Apple recupera o segundo lugar da Xiaomi no terceiro trimestre de 2021

O mercado de smartphones mudou um pouco no último ano e meio. Além da pandemia COVID-19, o êxodo da Huawei dos cinco maiores fornecedores do mundo causou uma mudança na ordem geral das coisas. A indústria agora está enfrentando outra grande interrupção que pode durar até 2022, mas, pelo menos com base nos números de um analista de mercado, a Apple conseguiu tirar vantagem da situação e reconquistar seu lugar como a segunda maior fabricante de smartphones do mundo.
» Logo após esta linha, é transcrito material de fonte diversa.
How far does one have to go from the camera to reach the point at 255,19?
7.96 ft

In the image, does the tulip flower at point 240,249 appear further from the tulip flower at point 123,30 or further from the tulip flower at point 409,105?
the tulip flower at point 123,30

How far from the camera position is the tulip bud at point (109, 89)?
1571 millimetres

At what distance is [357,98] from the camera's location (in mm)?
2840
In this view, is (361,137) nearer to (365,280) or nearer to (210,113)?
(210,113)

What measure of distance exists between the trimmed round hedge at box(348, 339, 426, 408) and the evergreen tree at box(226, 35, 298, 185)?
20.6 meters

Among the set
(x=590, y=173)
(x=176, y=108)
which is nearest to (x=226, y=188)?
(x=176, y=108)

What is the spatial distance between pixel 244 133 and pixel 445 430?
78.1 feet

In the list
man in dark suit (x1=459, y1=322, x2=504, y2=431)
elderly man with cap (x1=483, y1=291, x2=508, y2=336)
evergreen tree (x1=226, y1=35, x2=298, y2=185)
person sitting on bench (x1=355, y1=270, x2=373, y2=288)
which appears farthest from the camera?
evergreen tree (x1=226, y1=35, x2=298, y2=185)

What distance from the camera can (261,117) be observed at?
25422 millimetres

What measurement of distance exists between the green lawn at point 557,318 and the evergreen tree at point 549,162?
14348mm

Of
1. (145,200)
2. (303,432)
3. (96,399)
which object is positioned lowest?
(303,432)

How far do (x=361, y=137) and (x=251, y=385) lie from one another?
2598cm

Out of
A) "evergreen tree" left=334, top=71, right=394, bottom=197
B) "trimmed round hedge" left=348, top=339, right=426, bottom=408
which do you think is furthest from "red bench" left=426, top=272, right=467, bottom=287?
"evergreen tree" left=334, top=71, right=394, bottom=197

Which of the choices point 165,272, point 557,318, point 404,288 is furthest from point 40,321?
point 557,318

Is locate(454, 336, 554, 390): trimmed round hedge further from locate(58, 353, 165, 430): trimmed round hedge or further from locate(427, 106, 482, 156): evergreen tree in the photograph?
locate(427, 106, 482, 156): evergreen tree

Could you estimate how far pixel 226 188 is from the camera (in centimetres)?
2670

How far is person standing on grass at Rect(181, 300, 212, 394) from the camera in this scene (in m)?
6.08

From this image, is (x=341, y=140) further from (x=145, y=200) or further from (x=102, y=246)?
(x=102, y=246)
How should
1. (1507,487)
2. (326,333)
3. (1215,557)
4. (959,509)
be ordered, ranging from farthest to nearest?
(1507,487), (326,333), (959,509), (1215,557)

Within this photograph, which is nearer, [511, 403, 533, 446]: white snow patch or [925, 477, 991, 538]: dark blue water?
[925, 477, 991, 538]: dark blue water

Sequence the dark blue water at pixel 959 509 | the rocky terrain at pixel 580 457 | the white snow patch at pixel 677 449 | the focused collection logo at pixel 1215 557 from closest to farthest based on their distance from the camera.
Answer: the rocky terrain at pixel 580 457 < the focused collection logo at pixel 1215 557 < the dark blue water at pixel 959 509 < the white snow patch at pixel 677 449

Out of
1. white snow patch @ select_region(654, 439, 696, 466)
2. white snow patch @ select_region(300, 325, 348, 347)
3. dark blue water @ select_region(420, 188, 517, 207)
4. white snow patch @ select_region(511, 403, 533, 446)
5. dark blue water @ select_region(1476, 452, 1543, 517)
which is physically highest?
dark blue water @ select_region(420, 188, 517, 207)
O mercado global de smartphones diminuiu 6% no terceiro trimestre de 2021 em comparação com o mesmo período do ano passado. Isso provavelmente não deveria ser uma surpresa, considerando os eventos dos últimos 12 meses. A demanda por smartphones pode ter finalmente diminuído agora, mesmo enquanto a demanda por PCs continua a crescer, mesmo que mais lentamente.

E depois há a questão de fornecer smartphones suficientes para o mercado. De acordo com a Canalys, a “fome de chipset” chegou , forçando os fabricantes de semicondutores e de telefones a lutar para minimizar as perdas e aumentar os custos. As fundições estão até mesmo aumentando os preços para desencorajar a prática de pedidos em excesso apenas para ter prioridade nas linhas de produção. Enquanto isso, os fornecedores de smartphones também estão fazendo ajustes de última hora nas quantidades dos pedidos e até nas especificações dos dispositivos, aumentando o caos.

Apesar de tudo isso, a Apple foi a clara vencedora nos últimos três meses que terminaram em setembro de 2021. Embora seu crescimento de 12% para 15% pareça pequeno, foi o suficiente para empurrar a Xiaomi de volta para o terceiro lugar após não ver crescimento por sua participação de 14% no mercado. A Samsung também permaneceu em 23% no crescimento ano a ano, enquanto a vivo e OPPO aumentaram um pouco em 1%.

Infelizmente, a empresa de análise de mercado não tem palavras encorajadoras para a indústria de smartphones, prevendo uma escassez que durará até 2022. A incerteza no fornecimento e na demanda está até fazendo com que fabricantes, fornecedores e canais de varejo olhem para as próximas férias de vendas com nervosismo, em vez da expectativa excitada que costumam ter a cada ano.